De Rolling Stone en passant par Pitchfork, l’album est une valeur cardinale, notamment des classements de fin d’année ou de décennie. Pourtant à l’ère du streaming, les playlists et les chansons ont regagné quelques galons et contestent cette hégémonie. Quelques réflexions autour de ce support.
L’émergence du format album
initialement, les premiers disques (78 tours etc.) ne contenaient qu’une chanson par face. Il faut attendre les années 30 et l’émergence du 33 tours microsillon pour que le concept d’album tel que nous le connaissons aujourd’hui prenne forme. Le premier genre à en bénéficier est certainement le jazz. Dans les années 50, le rock s’envisage souvent d’abord en 45 tours avant d’être compilé en album. Il faut ainsi attendre le milieu des années 60 pour que le rock, en recherche de légitimité, s’intéresse sérieusement à ce format. Les albums concepts (SF Sorrow des Pretty Things, Sgt. Pepper’s des Beatles, Tommy des Who etc.) inscrivent le format dans la durée.
l’album devient une unité de mesure
L’émergence du format album dans le rock s’accompagne de la fondation de la critique rock telle qu’elle existe (plus ou moins) encore aujourd’hui. L’album s’impose alors comme le format roi, celui qu’on chronique et sur lequel on disserte. La majorité des listes rétrospectives repose ainsi, encore aujourd’hui, sur l’album. Le 33 tours crédibilise le rock: cette musique pour les adolescents écervelés devient alors une œuvre artistique à part entière. Il faut le reconnaître, le 33 tours est au 45 tours ce que le roman est à la nouvelle. Sur un album, il est possible d’allonger les formats, de développer ainsi d’avantage les climats et les arrangements. Tout cela concoure à rendre le 33 tours un peu spécial.

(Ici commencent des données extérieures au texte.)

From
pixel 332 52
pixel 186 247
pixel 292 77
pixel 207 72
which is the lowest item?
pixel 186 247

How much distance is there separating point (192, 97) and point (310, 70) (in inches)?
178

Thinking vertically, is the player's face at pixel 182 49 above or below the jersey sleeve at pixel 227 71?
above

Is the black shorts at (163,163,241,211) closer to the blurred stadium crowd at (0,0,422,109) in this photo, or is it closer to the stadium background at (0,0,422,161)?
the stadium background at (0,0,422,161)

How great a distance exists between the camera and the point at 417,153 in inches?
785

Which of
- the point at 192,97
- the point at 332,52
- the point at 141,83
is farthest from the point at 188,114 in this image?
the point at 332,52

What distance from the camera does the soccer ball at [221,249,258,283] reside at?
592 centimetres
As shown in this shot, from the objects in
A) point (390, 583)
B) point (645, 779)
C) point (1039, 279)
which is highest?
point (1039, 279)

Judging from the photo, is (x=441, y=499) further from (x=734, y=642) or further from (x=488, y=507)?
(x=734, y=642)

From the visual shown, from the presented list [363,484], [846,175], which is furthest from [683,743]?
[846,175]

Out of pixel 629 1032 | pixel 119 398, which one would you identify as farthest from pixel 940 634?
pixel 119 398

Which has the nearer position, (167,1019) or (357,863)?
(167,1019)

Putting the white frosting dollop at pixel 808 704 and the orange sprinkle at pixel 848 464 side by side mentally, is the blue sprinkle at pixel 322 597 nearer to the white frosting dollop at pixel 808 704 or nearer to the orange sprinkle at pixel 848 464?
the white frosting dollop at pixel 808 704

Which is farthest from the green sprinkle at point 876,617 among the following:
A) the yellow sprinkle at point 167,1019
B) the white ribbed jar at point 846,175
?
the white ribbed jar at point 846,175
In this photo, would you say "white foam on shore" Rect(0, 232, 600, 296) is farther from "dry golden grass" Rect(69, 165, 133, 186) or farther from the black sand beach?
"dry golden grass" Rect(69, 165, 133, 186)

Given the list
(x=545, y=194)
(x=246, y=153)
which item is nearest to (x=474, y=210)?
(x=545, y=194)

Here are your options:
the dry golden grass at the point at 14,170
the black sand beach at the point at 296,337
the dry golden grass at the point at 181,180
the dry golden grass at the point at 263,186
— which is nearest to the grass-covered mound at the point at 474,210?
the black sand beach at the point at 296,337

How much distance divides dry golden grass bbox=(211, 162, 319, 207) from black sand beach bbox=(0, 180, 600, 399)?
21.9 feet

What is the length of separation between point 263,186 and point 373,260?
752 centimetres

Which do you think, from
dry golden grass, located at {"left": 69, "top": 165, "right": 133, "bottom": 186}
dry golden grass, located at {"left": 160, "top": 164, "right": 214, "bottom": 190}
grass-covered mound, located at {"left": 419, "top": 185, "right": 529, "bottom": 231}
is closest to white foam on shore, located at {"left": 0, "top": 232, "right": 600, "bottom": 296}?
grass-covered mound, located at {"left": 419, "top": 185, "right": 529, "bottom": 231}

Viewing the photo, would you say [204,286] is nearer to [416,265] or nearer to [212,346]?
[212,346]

une lecture parcellaire de l’histoire de la musique
L’album a les défauts de ses qualités. S’il permet du temps pour installer un propos, il met aussi à l’écart les genres musicaux basés sur l’efficacité. Certains styles s’épanouissent ainsi mieux en 45 tours ou en maxis qu’en albums. Selon moi, c’est par exemple le cas de: la powerpop, le garage-rock, le punk, la disco, la house, la techno, l’italo-disco, l’electro-funk, le boogie, le rock & roll etc. De fait, l’analyse au prisme de l’album occulte une partie de la réalité et la distord.
un règne sur la fin ?
Avec l’émergence du streaming, l’album est malmené. Beaucoup d’utilisateurs ne les écoutent qu’une ou deux fois pour sélectionner les morceaux qu’ils aiment et ignorer les autres indéfiniment. Très peu de gens perçoivent désormais les albums tels qu’ils ont été pensés: pour être appréciés comme un tout. De surcroit, les artistes eux mêmes, n’envisagent plus le format en fonction de sa spécificité. Avec la nécessité d’être en permanence dans l’oeil du cyclone de l’actualité, ils sont nombreux à rééditer leurs albums avec des bonus régulièrement pour faire vivre le disque. De ce fait, l’album a de moins en moins cette allure d’instantané définitif. Il devient un brouillon permanent pour se maintenir hors de l’eau. Autre écueil très contemporain: de nombreux groupes font des albums trop tôt dans leur développement. Avec l’augmentation des prix des pressages de vinyles, le 45 tours a presque disparu. Les groupes qui auraient ainsi autrefois réalisé un single font désormais des 33 tours, mais sans toujours avoir suffisamment à dire !
Les albums c’est bien !
Bien abordé, un album est une œuvre judicieuse et pertinente. J’ai une affection particulière pour les formats cours (je pense que le ratio entre eux et les LPs ici en témoigne !) mais je sais aussi apprécier la beauté d’un album. Il y a quelque chose d’élégant et gracieux dans une œuvre pensée comme un tout et dans laquelle l’artiste s’est impliqué pour nous faire voyager. Comme souvent la vérité se situe certainement dans la nuance: il faut que l’album puisse cohabiter sereinement avec d’autres formats pour s’épanouir et nous apporter toujours autant.